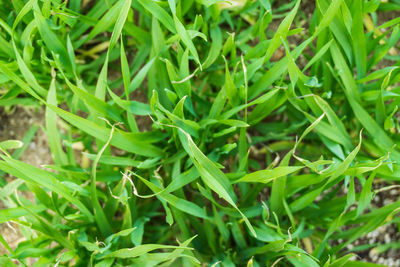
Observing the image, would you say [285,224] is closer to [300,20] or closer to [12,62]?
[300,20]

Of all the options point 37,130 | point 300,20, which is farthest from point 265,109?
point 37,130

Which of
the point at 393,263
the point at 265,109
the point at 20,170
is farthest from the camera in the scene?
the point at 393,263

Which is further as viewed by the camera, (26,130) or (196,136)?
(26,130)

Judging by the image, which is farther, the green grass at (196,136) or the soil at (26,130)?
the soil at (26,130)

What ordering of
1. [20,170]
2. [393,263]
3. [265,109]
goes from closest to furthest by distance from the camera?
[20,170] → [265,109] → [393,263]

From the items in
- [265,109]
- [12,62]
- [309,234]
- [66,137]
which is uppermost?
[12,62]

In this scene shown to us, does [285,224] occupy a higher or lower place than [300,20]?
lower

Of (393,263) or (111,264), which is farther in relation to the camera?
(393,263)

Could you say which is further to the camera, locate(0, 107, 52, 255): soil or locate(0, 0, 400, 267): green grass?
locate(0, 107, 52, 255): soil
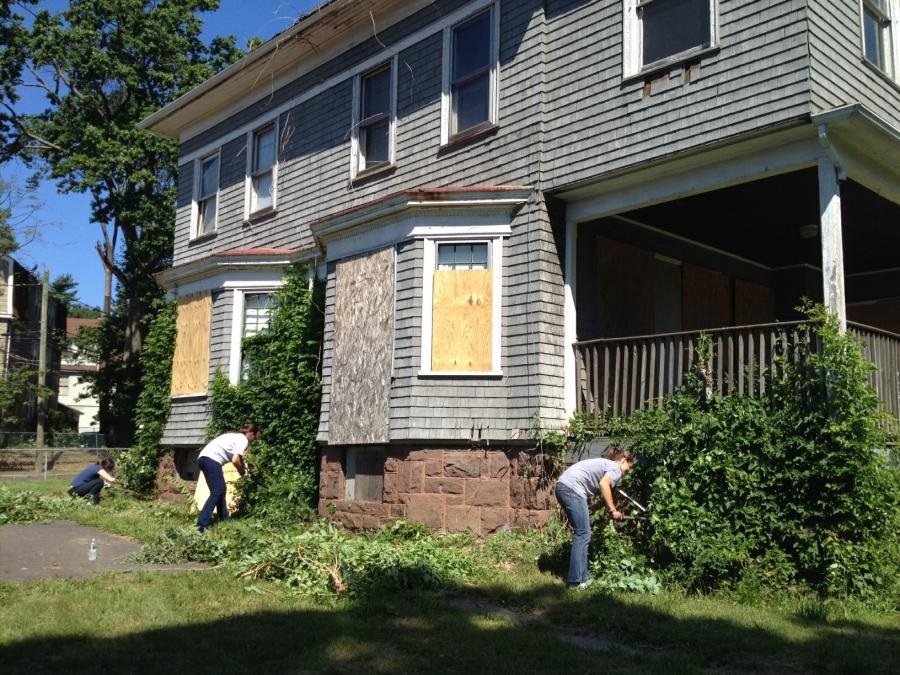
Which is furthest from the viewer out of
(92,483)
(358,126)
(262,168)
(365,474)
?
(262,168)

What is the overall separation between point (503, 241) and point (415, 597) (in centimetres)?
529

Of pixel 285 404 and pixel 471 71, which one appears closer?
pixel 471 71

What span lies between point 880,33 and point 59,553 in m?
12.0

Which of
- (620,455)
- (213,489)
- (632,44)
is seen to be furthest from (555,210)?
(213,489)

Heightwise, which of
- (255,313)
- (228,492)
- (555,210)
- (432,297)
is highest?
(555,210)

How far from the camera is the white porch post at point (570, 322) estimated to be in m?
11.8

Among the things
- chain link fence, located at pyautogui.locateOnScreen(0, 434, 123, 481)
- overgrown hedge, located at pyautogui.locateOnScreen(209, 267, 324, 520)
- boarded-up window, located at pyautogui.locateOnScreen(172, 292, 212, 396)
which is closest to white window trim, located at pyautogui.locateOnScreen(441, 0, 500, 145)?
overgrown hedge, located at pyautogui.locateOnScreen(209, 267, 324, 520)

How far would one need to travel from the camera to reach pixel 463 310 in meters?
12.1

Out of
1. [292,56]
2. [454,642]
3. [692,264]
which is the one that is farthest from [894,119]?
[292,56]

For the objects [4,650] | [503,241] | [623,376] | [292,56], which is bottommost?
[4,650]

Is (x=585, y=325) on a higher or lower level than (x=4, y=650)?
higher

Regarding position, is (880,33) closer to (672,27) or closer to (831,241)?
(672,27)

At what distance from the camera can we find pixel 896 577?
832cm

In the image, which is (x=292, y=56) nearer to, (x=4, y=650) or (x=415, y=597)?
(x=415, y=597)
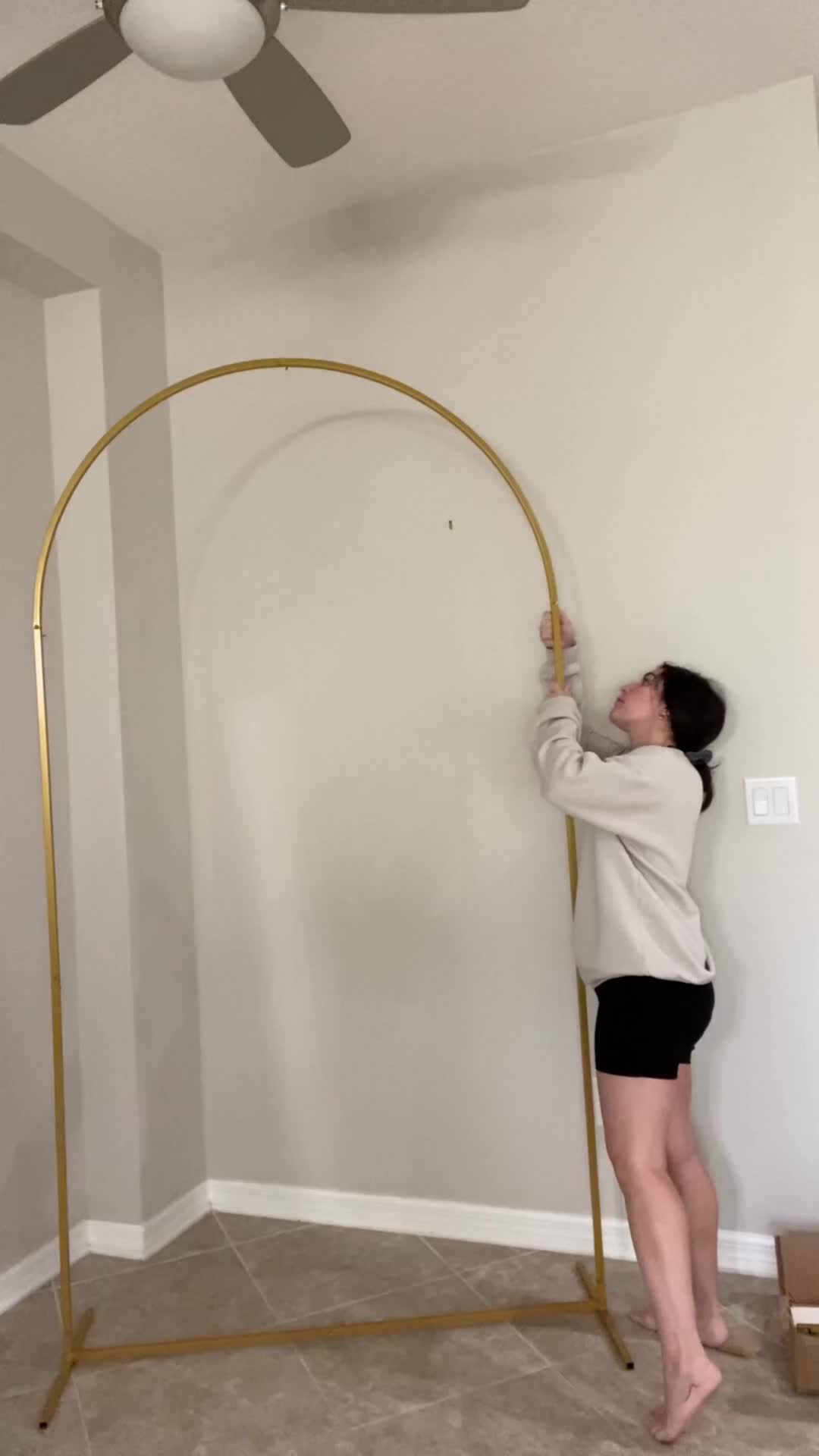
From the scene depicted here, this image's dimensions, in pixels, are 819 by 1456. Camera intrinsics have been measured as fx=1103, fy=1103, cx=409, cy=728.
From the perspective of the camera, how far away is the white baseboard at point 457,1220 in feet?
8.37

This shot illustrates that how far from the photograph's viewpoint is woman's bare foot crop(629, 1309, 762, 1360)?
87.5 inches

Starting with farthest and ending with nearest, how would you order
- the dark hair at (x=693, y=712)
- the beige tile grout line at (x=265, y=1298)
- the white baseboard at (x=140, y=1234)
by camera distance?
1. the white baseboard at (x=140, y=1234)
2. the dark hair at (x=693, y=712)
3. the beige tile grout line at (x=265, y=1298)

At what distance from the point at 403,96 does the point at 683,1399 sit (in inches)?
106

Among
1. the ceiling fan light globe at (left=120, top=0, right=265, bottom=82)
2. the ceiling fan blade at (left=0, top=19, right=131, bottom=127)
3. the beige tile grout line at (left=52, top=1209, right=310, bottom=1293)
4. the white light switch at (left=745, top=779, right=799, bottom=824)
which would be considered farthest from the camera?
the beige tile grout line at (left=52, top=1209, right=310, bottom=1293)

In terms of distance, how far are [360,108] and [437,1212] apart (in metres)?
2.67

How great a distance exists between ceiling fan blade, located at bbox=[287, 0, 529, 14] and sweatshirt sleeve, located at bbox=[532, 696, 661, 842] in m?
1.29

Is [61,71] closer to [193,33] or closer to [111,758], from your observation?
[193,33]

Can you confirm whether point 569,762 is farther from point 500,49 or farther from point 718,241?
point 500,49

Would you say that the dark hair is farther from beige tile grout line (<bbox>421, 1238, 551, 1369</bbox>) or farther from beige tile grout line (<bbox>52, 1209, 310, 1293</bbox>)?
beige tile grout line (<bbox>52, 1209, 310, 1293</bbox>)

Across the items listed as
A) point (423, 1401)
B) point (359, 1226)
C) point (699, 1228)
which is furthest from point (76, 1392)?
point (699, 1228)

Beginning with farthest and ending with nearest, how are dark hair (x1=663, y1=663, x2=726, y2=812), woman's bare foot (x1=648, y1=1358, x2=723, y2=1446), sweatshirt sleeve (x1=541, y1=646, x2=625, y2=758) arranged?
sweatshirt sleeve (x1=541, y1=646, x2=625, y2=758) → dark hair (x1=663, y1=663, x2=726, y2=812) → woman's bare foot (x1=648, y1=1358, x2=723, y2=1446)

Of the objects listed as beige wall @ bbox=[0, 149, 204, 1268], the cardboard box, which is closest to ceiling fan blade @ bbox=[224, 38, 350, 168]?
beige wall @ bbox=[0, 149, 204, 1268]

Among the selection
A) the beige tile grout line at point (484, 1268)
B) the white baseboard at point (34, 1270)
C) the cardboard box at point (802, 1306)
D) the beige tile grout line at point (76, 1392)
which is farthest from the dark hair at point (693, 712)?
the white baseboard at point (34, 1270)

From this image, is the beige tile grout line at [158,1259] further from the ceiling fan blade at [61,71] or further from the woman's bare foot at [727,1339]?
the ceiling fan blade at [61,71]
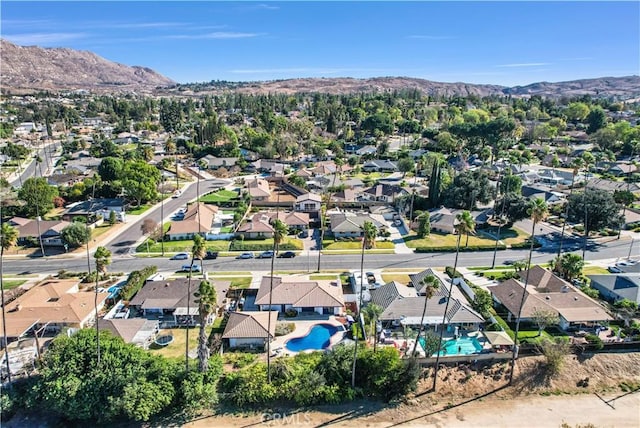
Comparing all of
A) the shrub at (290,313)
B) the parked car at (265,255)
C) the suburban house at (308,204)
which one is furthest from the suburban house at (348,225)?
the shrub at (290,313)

——————————

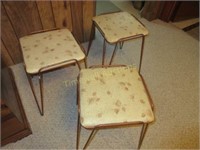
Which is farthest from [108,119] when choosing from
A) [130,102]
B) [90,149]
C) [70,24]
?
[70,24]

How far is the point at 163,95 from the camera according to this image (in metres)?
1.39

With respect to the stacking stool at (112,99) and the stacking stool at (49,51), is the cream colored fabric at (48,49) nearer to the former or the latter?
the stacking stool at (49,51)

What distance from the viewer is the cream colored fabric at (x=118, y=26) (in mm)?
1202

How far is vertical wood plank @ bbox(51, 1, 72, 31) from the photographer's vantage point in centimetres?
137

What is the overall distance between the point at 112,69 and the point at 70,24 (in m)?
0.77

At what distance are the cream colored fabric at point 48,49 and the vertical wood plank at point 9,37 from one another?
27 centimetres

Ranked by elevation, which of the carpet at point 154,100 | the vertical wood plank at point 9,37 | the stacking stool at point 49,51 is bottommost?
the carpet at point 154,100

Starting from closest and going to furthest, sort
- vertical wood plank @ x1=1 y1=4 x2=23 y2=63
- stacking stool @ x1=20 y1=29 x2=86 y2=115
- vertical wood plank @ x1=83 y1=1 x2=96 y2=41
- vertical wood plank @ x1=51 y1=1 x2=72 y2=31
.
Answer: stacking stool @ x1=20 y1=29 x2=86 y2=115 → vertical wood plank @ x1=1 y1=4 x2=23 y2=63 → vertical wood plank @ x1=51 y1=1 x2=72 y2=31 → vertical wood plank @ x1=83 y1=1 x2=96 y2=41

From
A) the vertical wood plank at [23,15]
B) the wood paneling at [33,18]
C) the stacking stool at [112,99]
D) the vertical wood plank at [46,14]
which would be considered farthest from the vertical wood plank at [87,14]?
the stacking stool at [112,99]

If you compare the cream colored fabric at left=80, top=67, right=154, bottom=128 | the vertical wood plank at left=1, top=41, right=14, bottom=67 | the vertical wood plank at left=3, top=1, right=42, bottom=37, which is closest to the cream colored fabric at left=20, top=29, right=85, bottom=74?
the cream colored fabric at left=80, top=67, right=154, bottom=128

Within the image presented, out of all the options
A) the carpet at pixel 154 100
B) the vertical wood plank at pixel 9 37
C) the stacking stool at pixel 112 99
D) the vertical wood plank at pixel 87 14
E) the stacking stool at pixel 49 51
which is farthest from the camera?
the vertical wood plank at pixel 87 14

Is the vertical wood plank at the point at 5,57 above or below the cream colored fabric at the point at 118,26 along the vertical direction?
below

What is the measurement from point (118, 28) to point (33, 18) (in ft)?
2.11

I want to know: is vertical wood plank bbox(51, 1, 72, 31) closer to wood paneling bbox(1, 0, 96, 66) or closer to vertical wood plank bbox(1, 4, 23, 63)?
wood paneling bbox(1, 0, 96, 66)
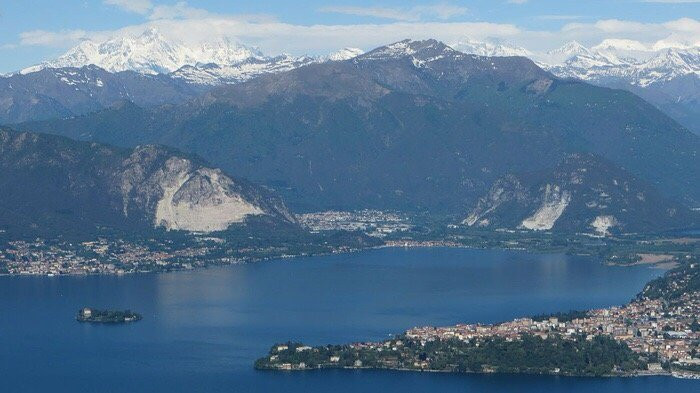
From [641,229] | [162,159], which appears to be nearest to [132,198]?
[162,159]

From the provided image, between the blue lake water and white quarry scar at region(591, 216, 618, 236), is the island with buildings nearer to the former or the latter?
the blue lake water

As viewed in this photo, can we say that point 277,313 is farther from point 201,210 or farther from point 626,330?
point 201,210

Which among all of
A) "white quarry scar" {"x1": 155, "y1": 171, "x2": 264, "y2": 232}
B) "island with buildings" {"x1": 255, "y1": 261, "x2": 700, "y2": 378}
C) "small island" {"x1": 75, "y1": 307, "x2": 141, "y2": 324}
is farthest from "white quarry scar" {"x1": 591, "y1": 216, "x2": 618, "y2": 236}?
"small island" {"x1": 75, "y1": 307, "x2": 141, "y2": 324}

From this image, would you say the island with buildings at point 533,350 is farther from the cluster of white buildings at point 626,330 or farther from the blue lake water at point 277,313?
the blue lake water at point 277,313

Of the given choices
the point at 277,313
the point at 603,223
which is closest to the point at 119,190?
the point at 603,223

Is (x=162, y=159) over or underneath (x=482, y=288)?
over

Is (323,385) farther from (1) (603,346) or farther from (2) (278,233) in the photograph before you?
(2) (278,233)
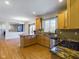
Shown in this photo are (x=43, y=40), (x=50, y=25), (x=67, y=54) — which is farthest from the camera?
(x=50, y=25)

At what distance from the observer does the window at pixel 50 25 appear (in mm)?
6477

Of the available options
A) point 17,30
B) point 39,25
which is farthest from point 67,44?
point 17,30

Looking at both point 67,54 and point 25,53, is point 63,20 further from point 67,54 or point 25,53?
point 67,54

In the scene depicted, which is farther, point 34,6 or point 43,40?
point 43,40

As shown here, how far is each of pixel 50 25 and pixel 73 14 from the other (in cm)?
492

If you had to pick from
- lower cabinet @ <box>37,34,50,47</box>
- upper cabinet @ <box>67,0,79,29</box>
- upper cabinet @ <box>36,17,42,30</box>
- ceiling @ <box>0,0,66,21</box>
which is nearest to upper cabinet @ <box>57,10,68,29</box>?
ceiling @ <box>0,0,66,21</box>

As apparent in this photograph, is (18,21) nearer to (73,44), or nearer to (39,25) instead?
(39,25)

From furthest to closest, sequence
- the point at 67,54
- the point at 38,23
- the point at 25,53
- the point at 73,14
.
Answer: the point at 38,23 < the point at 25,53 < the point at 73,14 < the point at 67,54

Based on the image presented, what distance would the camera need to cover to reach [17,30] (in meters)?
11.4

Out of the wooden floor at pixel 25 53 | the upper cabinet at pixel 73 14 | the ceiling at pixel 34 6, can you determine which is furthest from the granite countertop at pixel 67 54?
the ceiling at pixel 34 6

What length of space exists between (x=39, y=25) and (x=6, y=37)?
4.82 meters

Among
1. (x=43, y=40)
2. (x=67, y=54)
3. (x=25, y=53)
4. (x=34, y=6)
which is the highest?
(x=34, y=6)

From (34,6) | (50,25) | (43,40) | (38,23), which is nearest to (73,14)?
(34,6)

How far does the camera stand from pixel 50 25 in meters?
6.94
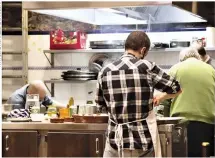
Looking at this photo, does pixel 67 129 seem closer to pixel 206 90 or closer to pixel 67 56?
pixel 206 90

——————————

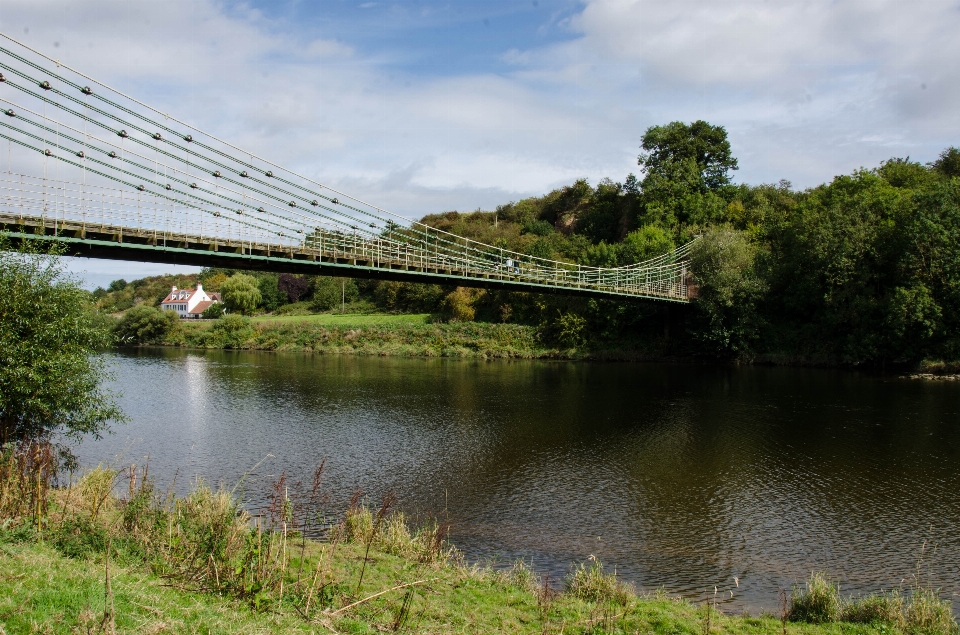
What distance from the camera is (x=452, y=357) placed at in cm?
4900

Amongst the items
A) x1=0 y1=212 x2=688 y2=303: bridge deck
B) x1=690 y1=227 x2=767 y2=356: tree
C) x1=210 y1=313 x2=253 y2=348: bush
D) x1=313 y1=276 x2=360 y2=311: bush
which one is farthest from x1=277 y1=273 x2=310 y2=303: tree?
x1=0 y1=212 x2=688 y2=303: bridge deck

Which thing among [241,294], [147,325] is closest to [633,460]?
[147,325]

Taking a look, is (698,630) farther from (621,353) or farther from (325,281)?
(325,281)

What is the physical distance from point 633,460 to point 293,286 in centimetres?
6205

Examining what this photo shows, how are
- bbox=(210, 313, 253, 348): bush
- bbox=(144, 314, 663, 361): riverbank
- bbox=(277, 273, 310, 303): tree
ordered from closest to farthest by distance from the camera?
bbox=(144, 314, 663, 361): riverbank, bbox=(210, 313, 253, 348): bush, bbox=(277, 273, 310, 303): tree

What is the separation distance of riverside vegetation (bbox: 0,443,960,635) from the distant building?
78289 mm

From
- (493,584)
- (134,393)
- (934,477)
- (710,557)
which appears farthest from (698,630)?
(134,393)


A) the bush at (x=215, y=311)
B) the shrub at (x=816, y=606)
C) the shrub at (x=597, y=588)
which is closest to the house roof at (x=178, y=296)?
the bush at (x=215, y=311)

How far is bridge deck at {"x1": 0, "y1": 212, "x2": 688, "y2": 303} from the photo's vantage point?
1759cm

——————————

## Goal:
Print every line of the records from the line with "Would you say that" to the line with "sweatshirt sleeve (x1=541, y1=646, x2=625, y2=758) →", inclusive, exactly as they appear and with nothing else.

## Answer to the task:
Would you say that the dark hair is farther from beige tile grout line (<bbox>421, 1238, 551, 1369</bbox>) or farther from beige tile grout line (<bbox>52, 1209, 310, 1293</bbox>)?
beige tile grout line (<bbox>52, 1209, 310, 1293</bbox>)

Across the items listed as
A) point (423, 1401)
B) point (359, 1226)
C) point (699, 1228)
which is furthest from point (76, 1392)?
point (699, 1228)

Beginning with farthest and ending with nearest, how are dark hair (x1=663, y1=663, x2=726, y2=812), woman's bare foot (x1=648, y1=1358, x2=723, y2=1446), sweatshirt sleeve (x1=541, y1=646, x2=625, y2=758) arranged?
sweatshirt sleeve (x1=541, y1=646, x2=625, y2=758) → dark hair (x1=663, y1=663, x2=726, y2=812) → woman's bare foot (x1=648, y1=1358, x2=723, y2=1446)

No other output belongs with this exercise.